Jumat, 23 Mei 2014

Pesan Kedaulatan Pangan dalam Pilpres

Pesan Kedaulatan Pangan dalam Pilpres

Posman Sibuea  ;   Guru Besar Tetap Unika Santo Thomas Sumatera Utara. Pendiri dan Direktur Center for National Food Security Research (Tenfoser)
KORAN SINDO,  22 Mei 2014
                                                
                                                                                         
                                                      
Pesta demokrasi untuk pemilihan anggota legislatif dan pemilihan presiden (pilpres) yang sudah dan akan berlangsung pasti akan memberi pengaruh pada perjalanan kehidupan bangsa ini ke depan.

Mereka yang terpilih untuk duduk di Senayan sebagai wakil rakyat akan berperan untuk mengawasi jalannya pembangunan dan sekaligus membuat undang-undang. Sementara itu, presiden yang terpilih akan menyusun kabinetnya yang akan berperan sebagai eksekutif untuk mengelola republik ini. Dinamika pertumbuhan ekonomi, peningkatan kualitas pendidikan, dan pengembangan mutu kesehatan masyarakat akan amat bergantung pada kualitas anggota DPR yang terhormat dan kinerja presiden beserta kabinetnya untuk mengelola negara ini dalam kurun waktu lima tahun ke depan.

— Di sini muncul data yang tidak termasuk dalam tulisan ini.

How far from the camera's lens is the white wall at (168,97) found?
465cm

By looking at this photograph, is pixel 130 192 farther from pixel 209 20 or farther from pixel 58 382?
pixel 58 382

Salah satu yang terpenting dan tak bisa dilupakan adalah bagaimana pembangunan kedaulatan pangan guna mengurangi pangan impor yang selama ini membanjiri pasar Indonesia yang berdampak pada kesejahteraan petani lokal yang makin menurun. Indonesia sudah terperangkap dalam sistem pangan impor berbiaya mahal. Revitalisasi pertanian yang diproklamasikan pemerintahan SBY pada tahun 2005 ternyata tidak membawa perubahan dalam cara kita mengelola pembangunan kedaulatan pangan.

Pemerintah masih dengan gampang membuka keran impor pangan strategis seperti beras, daging sapi, gula, jagung, dan kedelai. Para elite politik dan ekonomi terjebak menjadi pemburu rente sebagai jalan pintas untuk mencukupi kebutuhan pangan tanpa memikirkan konsekuensi terhadap petani lokal. Sungguh ironis ketika Indonesia sudah merdeka 69 tahun dan memiliki kekayaan sumber daya pangan lokal tetapi masih mengandalkan pangan impor untuk memperkuat ketahanan pangan.

Harga Mati

Presiden Soekarno yang menempatkan pembangunan kedaulatan pangan sebagi prioritas utama. Dalam pidatonya saat peletakan batu pertama pembangunan Gedung Fakultas Pertanian, Universitas Indonesia di Bogor, enam puluh dua tahun lalu, Presiden pertama RI ini mengatakan ”... apa yang saya hendak katakan itu, adalah amat penting, bahkan mengenai soal mati-hidupnya bangsa kita di kemudian hari ... oleh karena, soal yang hendak saya bicarakan itu mengenai soal persediaan makanan rakyat”.

Implikasi pidato ini adalah kebijakan pemerintah dalam pertanian mesti berpihak pada petani sebagai fondasi untuk membangun kedaulatan pangan. Kedaulatan pangan terkait dengan kemandirian petani dalam melakukan kegiatannya. Petani yang berjumlah sekitar 100 juta jiwa atau 26,13 juta rumah tangga (BPS 2013) merupakan komunitas terbesar di negeri ini acap dilupakan. Namun di kalangan politikus saat berlangsung kampanye pileg, kaum tani menjadi primadona guna mendulang suara. Konon, dalam setiap pidato “politik” ketua umum partai disebutkan akan membela petani dan berjanji meningkatkan kesejahteraan petani secara signifikan.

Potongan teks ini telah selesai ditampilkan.